I’ve never really studied blood test stuff so I’m not any good at it, sorry There’s a danger with googling these too as different labs have different ways of doing tests so that the results may look normal/abnormal but actually be the opposite.
The positive oligoclonal bands result can support a diagnosis of MS, but it also happens in lots of other conditions and it’s possible to get a false positive. Fwiw, however, this lists the normal ranges of the CSF results: http://www.osceskills.com/e-learning/subjects/cerebrospinal-fluid-results-interpretation/ (please bear in mind the different labs thing though!).
From this, and assuming that the 92 red cells means 92 x 106 (which it might NOT!), it looks like it might point towards a subarachnoid haemorrhage. But then, wikipedia (not exactly a great source mind you!) suggests that 92 is too low for a subarachnoid haemorrhage. Another source (http://www.dartmouth.edu/~dons/part_1/chapter_11.html) says that a cerebral haemorrhage that leaks into the subarachnoid space can also cause red blood cells in the CSF. Would this maybe cause a lower red cell count than a subarachnoid haemorrhage???
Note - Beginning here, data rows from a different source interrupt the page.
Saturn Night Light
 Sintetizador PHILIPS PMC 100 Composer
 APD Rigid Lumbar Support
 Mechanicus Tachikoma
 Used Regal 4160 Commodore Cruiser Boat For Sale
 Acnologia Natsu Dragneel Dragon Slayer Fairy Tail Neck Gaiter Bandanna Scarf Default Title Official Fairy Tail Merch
A subarachnoid/cerebral haemorrhage MIGHT fit with the “fuzzy” lesion: MS lesions tend to have nice clean edges whereas strokes and vascular stuff often cause fuzzy edges, but I would hope the radiologist would have recognised a haemorrhage if there was one, and reported it as a possibility.
I also found this though: http://www.gpnotebook.co.uk/simplepage.cfm?ID=-1469382612. It says that subarachnoid haemorrhage can cause a positive oligoclonal bands result.
All of which probably only shows that using Dr Google is a dangerous path to tread - because it puts ideas in our heads that may subsequently prove to be complete rubbish!!! (Btw, apparently a subarachnoid haemorrhage starts with a sudden killer of a headache.)
Sorry, this is probably more confusing than helpful! It might be worth asking the neuro about the red cell count though? (It wouldn’t be high in MS I don’t think.)
And just as I was about to click on post, it occurred to me that you might not know what subarachnoid/cerebral haemorrhages are. As far as I know, they are like a burst blood vessel. The arachnoid is one of the membranes / linings surrounding the brain. The subarachnoid space is the gap between the brain and the arachnoid. So a subarachnoid haemorrhage is a burst blood vessel in that space. A cerebral haemorrhage is a burst blood vessel in the brain.